Si l’enfant a été scolarisé dans l’un des 500 établissements du réseau de l’agence pour l’enseignement français à l’étranger (AEFE), son adaptation au programme français sera simplifiée. Présents dans 139 pays, les écoles françaises respectent les programmes de l’Éducation Nationale et préparent aux examens et diplômes français. Ainsi, les enfants qui y sont scolarisés reçoivent le modèle éducatif français et la même qualité de l’enseignement que ceux de la métropole. La richesse de ces établissements réside dans la présence, en plus des enseignants français détachés sur missions, de professeurs engagés sous contrat local qui maîtrisent la langue française. C’est le cas notamment dans les pays francophones où la mixité avec élèves et enseignants locaux est facilitée par la langue commune.
Enfin, dernière possibilité, la scolarisation dans une école locale.
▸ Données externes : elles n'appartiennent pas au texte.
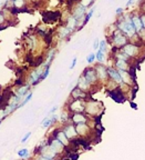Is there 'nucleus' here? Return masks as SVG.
<instances>
[{"label":"nucleus","instance_id":"26","mask_svg":"<svg viewBox=\"0 0 145 160\" xmlns=\"http://www.w3.org/2000/svg\"><path fill=\"white\" fill-rule=\"evenodd\" d=\"M31 98H32V92H29L28 95H26V96H25V100H22V101H21L20 105L18 106V108H21L22 106H25L27 102H29V101L31 100Z\"/></svg>","mask_w":145,"mask_h":160},{"label":"nucleus","instance_id":"22","mask_svg":"<svg viewBox=\"0 0 145 160\" xmlns=\"http://www.w3.org/2000/svg\"><path fill=\"white\" fill-rule=\"evenodd\" d=\"M115 67H116V69L128 70L129 69V63H128V61H125V60L116 59V61H115Z\"/></svg>","mask_w":145,"mask_h":160},{"label":"nucleus","instance_id":"34","mask_svg":"<svg viewBox=\"0 0 145 160\" xmlns=\"http://www.w3.org/2000/svg\"><path fill=\"white\" fill-rule=\"evenodd\" d=\"M99 46H100V40H99V38H96V39L94 40V42H93V49L94 50H98L99 49Z\"/></svg>","mask_w":145,"mask_h":160},{"label":"nucleus","instance_id":"16","mask_svg":"<svg viewBox=\"0 0 145 160\" xmlns=\"http://www.w3.org/2000/svg\"><path fill=\"white\" fill-rule=\"evenodd\" d=\"M70 120L74 123V125H78V123H85L87 122V117H85L82 112H77V113H73V115L71 116Z\"/></svg>","mask_w":145,"mask_h":160},{"label":"nucleus","instance_id":"11","mask_svg":"<svg viewBox=\"0 0 145 160\" xmlns=\"http://www.w3.org/2000/svg\"><path fill=\"white\" fill-rule=\"evenodd\" d=\"M40 153H41V156H43V157H45V158H49V159H51V160H52L53 158L55 157V155H57L54 150L50 147V145L43 146V147L41 148Z\"/></svg>","mask_w":145,"mask_h":160},{"label":"nucleus","instance_id":"28","mask_svg":"<svg viewBox=\"0 0 145 160\" xmlns=\"http://www.w3.org/2000/svg\"><path fill=\"white\" fill-rule=\"evenodd\" d=\"M99 49L102 50L103 52H106V50H108V42H106V40H100Z\"/></svg>","mask_w":145,"mask_h":160},{"label":"nucleus","instance_id":"4","mask_svg":"<svg viewBox=\"0 0 145 160\" xmlns=\"http://www.w3.org/2000/svg\"><path fill=\"white\" fill-rule=\"evenodd\" d=\"M121 49H122L130 58L138 57V52H140V47H138L136 43H133V42H128L124 47L121 48Z\"/></svg>","mask_w":145,"mask_h":160},{"label":"nucleus","instance_id":"32","mask_svg":"<svg viewBox=\"0 0 145 160\" xmlns=\"http://www.w3.org/2000/svg\"><path fill=\"white\" fill-rule=\"evenodd\" d=\"M28 155H29L28 149H21L18 151V156H19V157H27Z\"/></svg>","mask_w":145,"mask_h":160},{"label":"nucleus","instance_id":"1","mask_svg":"<svg viewBox=\"0 0 145 160\" xmlns=\"http://www.w3.org/2000/svg\"><path fill=\"white\" fill-rule=\"evenodd\" d=\"M112 45L116 49H121L124 47L126 43L129 42V38L121 31V30L116 29L114 32L112 33Z\"/></svg>","mask_w":145,"mask_h":160},{"label":"nucleus","instance_id":"24","mask_svg":"<svg viewBox=\"0 0 145 160\" xmlns=\"http://www.w3.org/2000/svg\"><path fill=\"white\" fill-rule=\"evenodd\" d=\"M95 58H96V60H98L99 62L102 63L105 60V52H103L102 50L98 49L96 50V52H95Z\"/></svg>","mask_w":145,"mask_h":160},{"label":"nucleus","instance_id":"31","mask_svg":"<svg viewBox=\"0 0 145 160\" xmlns=\"http://www.w3.org/2000/svg\"><path fill=\"white\" fill-rule=\"evenodd\" d=\"M96 60V58H95V53H89L88 56H87V62L88 63H93Z\"/></svg>","mask_w":145,"mask_h":160},{"label":"nucleus","instance_id":"9","mask_svg":"<svg viewBox=\"0 0 145 160\" xmlns=\"http://www.w3.org/2000/svg\"><path fill=\"white\" fill-rule=\"evenodd\" d=\"M50 147L54 150L55 153H61V152H63V151H64L65 146L61 142L60 140H58L57 138H53V139L50 141Z\"/></svg>","mask_w":145,"mask_h":160},{"label":"nucleus","instance_id":"29","mask_svg":"<svg viewBox=\"0 0 145 160\" xmlns=\"http://www.w3.org/2000/svg\"><path fill=\"white\" fill-rule=\"evenodd\" d=\"M27 1H28V3L32 5L33 7H40L44 0H27Z\"/></svg>","mask_w":145,"mask_h":160},{"label":"nucleus","instance_id":"23","mask_svg":"<svg viewBox=\"0 0 145 160\" xmlns=\"http://www.w3.org/2000/svg\"><path fill=\"white\" fill-rule=\"evenodd\" d=\"M75 130H77L78 135H85V132L89 130V128L85 123H78L75 126Z\"/></svg>","mask_w":145,"mask_h":160},{"label":"nucleus","instance_id":"27","mask_svg":"<svg viewBox=\"0 0 145 160\" xmlns=\"http://www.w3.org/2000/svg\"><path fill=\"white\" fill-rule=\"evenodd\" d=\"M79 2H80L82 6H84L85 8H89V7H92V6H93V3H94V0H80Z\"/></svg>","mask_w":145,"mask_h":160},{"label":"nucleus","instance_id":"36","mask_svg":"<svg viewBox=\"0 0 145 160\" xmlns=\"http://www.w3.org/2000/svg\"><path fill=\"white\" fill-rule=\"evenodd\" d=\"M77 61H78V59L77 58H73V60H72V62H71V65H70V69H73V68L75 67V65H77Z\"/></svg>","mask_w":145,"mask_h":160},{"label":"nucleus","instance_id":"3","mask_svg":"<svg viewBox=\"0 0 145 160\" xmlns=\"http://www.w3.org/2000/svg\"><path fill=\"white\" fill-rule=\"evenodd\" d=\"M69 110L71 112L77 113V112H83L85 111V105L84 100L81 99H72L70 103H69Z\"/></svg>","mask_w":145,"mask_h":160},{"label":"nucleus","instance_id":"33","mask_svg":"<svg viewBox=\"0 0 145 160\" xmlns=\"http://www.w3.org/2000/svg\"><path fill=\"white\" fill-rule=\"evenodd\" d=\"M138 36L142 41H145V29L144 28H143L142 30H140V31H138Z\"/></svg>","mask_w":145,"mask_h":160},{"label":"nucleus","instance_id":"13","mask_svg":"<svg viewBox=\"0 0 145 160\" xmlns=\"http://www.w3.org/2000/svg\"><path fill=\"white\" fill-rule=\"evenodd\" d=\"M71 97L72 99H81V100H85V98L88 97V92H85L83 90H81L80 88L75 87L74 89L71 91Z\"/></svg>","mask_w":145,"mask_h":160},{"label":"nucleus","instance_id":"5","mask_svg":"<svg viewBox=\"0 0 145 160\" xmlns=\"http://www.w3.org/2000/svg\"><path fill=\"white\" fill-rule=\"evenodd\" d=\"M83 76L85 77V79H87V81H88L89 83H90L91 86L92 85H95L96 83V81H98V73H96V71H95L94 68L92 67H89L87 68V69L84 70V72L82 73Z\"/></svg>","mask_w":145,"mask_h":160},{"label":"nucleus","instance_id":"41","mask_svg":"<svg viewBox=\"0 0 145 160\" xmlns=\"http://www.w3.org/2000/svg\"><path fill=\"white\" fill-rule=\"evenodd\" d=\"M38 160H51V159H49V158H45V157H43V156H41V157L38 158Z\"/></svg>","mask_w":145,"mask_h":160},{"label":"nucleus","instance_id":"35","mask_svg":"<svg viewBox=\"0 0 145 160\" xmlns=\"http://www.w3.org/2000/svg\"><path fill=\"white\" fill-rule=\"evenodd\" d=\"M68 119H70V117H69L67 111L62 112V115H61V120H62V121H65V120H68Z\"/></svg>","mask_w":145,"mask_h":160},{"label":"nucleus","instance_id":"25","mask_svg":"<svg viewBox=\"0 0 145 160\" xmlns=\"http://www.w3.org/2000/svg\"><path fill=\"white\" fill-rule=\"evenodd\" d=\"M53 123L52 121V118L51 117H45L44 119L42 120V122H41V126H42L43 128H48V127H50L51 125Z\"/></svg>","mask_w":145,"mask_h":160},{"label":"nucleus","instance_id":"30","mask_svg":"<svg viewBox=\"0 0 145 160\" xmlns=\"http://www.w3.org/2000/svg\"><path fill=\"white\" fill-rule=\"evenodd\" d=\"M5 25L9 26V23H8L7 20H6V17H5V15H3L2 10L0 9V26H5Z\"/></svg>","mask_w":145,"mask_h":160},{"label":"nucleus","instance_id":"10","mask_svg":"<svg viewBox=\"0 0 145 160\" xmlns=\"http://www.w3.org/2000/svg\"><path fill=\"white\" fill-rule=\"evenodd\" d=\"M77 87L80 88L81 90H83V91H85V92H89V90L91 89V87L92 86L90 85V83L87 81V79H85V77L83 75H81L80 77H79L78 79V83H77Z\"/></svg>","mask_w":145,"mask_h":160},{"label":"nucleus","instance_id":"18","mask_svg":"<svg viewBox=\"0 0 145 160\" xmlns=\"http://www.w3.org/2000/svg\"><path fill=\"white\" fill-rule=\"evenodd\" d=\"M131 19H132V23L135 27V29H136V31H140V30L143 29L142 21H141V16L133 15V16H131Z\"/></svg>","mask_w":145,"mask_h":160},{"label":"nucleus","instance_id":"8","mask_svg":"<svg viewBox=\"0 0 145 160\" xmlns=\"http://www.w3.org/2000/svg\"><path fill=\"white\" fill-rule=\"evenodd\" d=\"M63 131H64L65 136L69 138V140H74L75 138H77V136H78V132H77V130H75V126H72V125L64 126Z\"/></svg>","mask_w":145,"mask_h":160},{"label":"nucleus","instance_id":"37","mask_svg":"<svg viewBox=\"0 0 145 160\" xmlns=\"http://www.w3.org/2000/svg\"><path fill=\"white\" fill-rule=\"evenodd\" d=\"M30 136H31V132H28V133H26V136L22 138V140H21V141H22V142H26V141H27V140L29 139V138H30Z\"/></svg>","mask_w":145,"mask_h":160},{"label":"nucleus","instance_id":"2","mask_svg":"<svg viewBox=\"0 0 145 160\" xmlns=\"http://www.w3.org/2000/svg\"><path fill=\"white\" fill-rule=\"evenodd\" d=\"M42 19L44 23H53L61 19V12L54 10V11H44L42 12Z\"/></svg>","mask_w":145,"mask_h":160},{"label":"nucleus","instance_id":"19","mask_svg":"<svg viewBox=\"0 0 145 160\" xmlns=\"http://www.w3.org/2000/svg\"><path fill=\"white\" fill-rule=\"evenodd\" d=\"M29 87H30V85H29V83H28V85H22V86H20V87H19L17 90H16L15 95H16V96H18L19 98H21V99H22V98L25 97V96L28 93V90H29Z\"/></svg>","mask_w":145,"mask_h":160},{"label":"nucleus","instance_id":"17","mask_svg":"<svg viewBox=\"0 0 145 160\" xmlns=\"http://www.w3.org/2000/svg\"><path fill=\"white\" fill-rule=\"evenodd\" d=\"M12 1V5L16 9H18L19 11H22V10H26L28 7V1L27 0H11Z\"/></svg>","mask_w":145,"mask_h":160},{"label":"nucleus","instance_id":"15","mask_svg":"<svg viewBox=\"0 0 145 160\" xmlns=\"http://www.w3.org/2000/svg\"><path fill=\"white\" fill-rule=\"evenodd\" d=\"M72 33L73 32L71 31V30H69L67 27H65L64 23L58 28V36H59V38H61V39H67V38L70 37Z\"/></svg>","mask_w":145,"mask_h":160},{"label":"nucleus","instance_id":"42","mask_svg":"<svg viewBox=\"0 0 145 160\" xmlns=\"http://www.w3.org/2000/svg\"><path fill=\"white\" fill-rule=\"evenodd\" d=\"M57 109H58V107H53L52 109L50 110V113H53V112H55V111H57Z\"/></svg>","mask_w":145,"mask_h":160},{"label":"nucleus","instance_id":"12","mask_svg":"<svg viewBox=\"0 0 145 160\" xmlns=\"http://www.w3.org/2000/svg\"><path fill=\"white\" fill-rule=\"evenodd\" d=\"M85 111L89 115H96L99 112V103L96 101H89L85 105Z\"/></svg>","mask_w":145,"mask_h":160},{"label":"nucleus","instance_id":"7","mask_svg":"<svg viewBox=\"0 0 145 160\" xmlns=\"http://www.w3.org/2000/svg\"><path fill=\"white\" fill-rule=\"evenodd\" d=\"M95 71L98 73V78L101 80H105L106 78L109 77V73H108V68L103 66L102 63H99L94 67Z\"/></svg>","mask_w":145,"mask_h":160},{"label":"nucleus","instance_id":"21","mask_svg":"<svg viewBox=\"0 0 145 160\" xmlns=\"http://www.w3.org/2000/svg\"><path fill=\"white\" fill-rule=\"evenodd\" d=\"M118 70H119V73H120L121 78H122L123 83H128V85H130L131 80H132L130 72H129L128 70H121V69H118Z\"/></svg>","mask_w":145,"mask_h":160},{"label":"nucleus","instance_id":"40","mask_svg":"<svg viewBox=\"0 0 145 160\" xmlns=\"http://www.w3.org/2000/svg\"><path fill=\"white\" fill-rule=\"evenodd\" d=\"M134 2H135V0H129L128 2H126V7H130V6H132Z\"/></svg>","mask_w":145,"mask_h":160},{"label":"nucleus","instance_id":"6","mask_svg":"<svg viewBox=\"0 0 145 160\" xmlns=\"http://www.w3.org/2000/svg\"><path fill=\"white\" fill-rule=\"evenodd\" d=\"M64 25H65V27H67L69 30H71L72 32L78 31L79 27H80V26H79V21L75 19L71 13L67 17V19H65V21H64Z\"/></svg>","mask_w":145,"mask_h":160},{"label":"nucleus","instance_id":"39","mask_svg":"<svg viewBox=\"0 0 145 160\" xmlns=\"http://www.w3.org/2000/svg\"><path fill=\"white\" fill-rule=\"evenodd\" d=\"M141 21H142V25H143V28L145 29V13L141 15Z\"/></svg>","mask_w":145,"mask_h":160},{"label":"nucleus","instance_id":"20","mask_svg":"<svg viewBox=\"0 0 145 160\" xmlns=\"http://www.w3.org/2000/svg\"><path fill=\"white\" fill-rule=\"evenodd\" d=\"M55 138H57L58 140H60L61 142H62L65 147H67V146H69V138L65 136V133H64V131H63V130L57 131V132H55Z\"/></svg>","mask_w":145,"mask_h":160},{"label":"nucleus","instance_id":"14","mask_svg":"<svg viewBox=\"0 0 145 160\" xmlns=\"http://www.w3.org/2000/svg\"><path fill=\"white\" fill-rule=\"evenodd\" d=\"M108 73H109V76L113 79V81H115L116 83H123L122 78H121L118 69H115V68H112V67L108 68Z\"/></svg>","mask_w":145,"mask_h":160},{"label":"nucleus","instance_id":"43","mask_svg":"<svg viewBox=\"0 0 145 160\" xmlns=\"http://www.w3.org/2000/svg\"><path fill=\"white\" fill-rule=\"evenodd\" d=\"M142 10H143V11H144V13H145V3H144V5H143V7H142Z\"/></svg>","mask_w":145,"mask_h":160},{"label":"nucleus","instance_id":"38","mask_svg":"<svg viewBox=\"0 0 145 160\" xmlns=\"http://www.w3.org/2000/svg\"><path fill=\"white\" fill-rule=\"evenodd\" d=\"M115 13H116V15H122V13H123V8L122 7L116 8V10H115Z\"/></svg>","mask_w":145,"mask_h":160}]
</instances>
Au niveau des petites classes maternelles, cette option est tout à fait intéressante pour acquérir naturellement la langue du pays et devenir bilingue sans effort. Cependant, l’école locale peut constituer un frein à l’apprentissage de la lecture et de l’écriture en français et affaiblir le niveau de l’élève lorsqu’il intègre une école française.
Des enfants expatriés à La Jonchère
Le collège-lycée La Jonchère accueille des élèves ayant vécu une expatriation ou vivant l’expatriation en France et dans le même temps, leurs difficultés à la fois linguistiques, scolaires et sociales.
Dans le climat de bienveillance qui caractérise l’école, ces élèves se sentent plus facilement à l’aise : l’équipe pédagogique est toujours très attentionnée à leur égard, favorisant leur accueil par leurs camarades français à travers les différentes animations de la vie scolaire, le séjour d’intégration de rentrée, un voyage scolaire…
Par ailleurs, dans un établissement où l’anglais est enseigné par des professeurs anglophones et où certains élèves français n’ont aucune inhibition à pratiquer l’anglais au quotidien, la barrière de la langue est beaucoup moins imposante. Le fonctionnement même de l’école et son organisation se rapprochent de certains modèles étrangers que ces élèves ont pu connaître.
Enfin, dans son approche sur mesure des apprentissages, l’école fait en sorte d’adapter le niveau de cours aux élèves étrangers qui n’ont pas suivi le cursus français. Ils sont ainsi invités à « faire tout ce qu’ils peuvent » sans subir de pression, et à leur rythme… Tout comme les nouveaux élèves qui s’adaptent chaque année, les élèves étrangers ont la chance de pouvoir s’épanouir dans un environnement scolaire soutenant qui les aide à surmonter leur éventuel syndrome d’expatrié.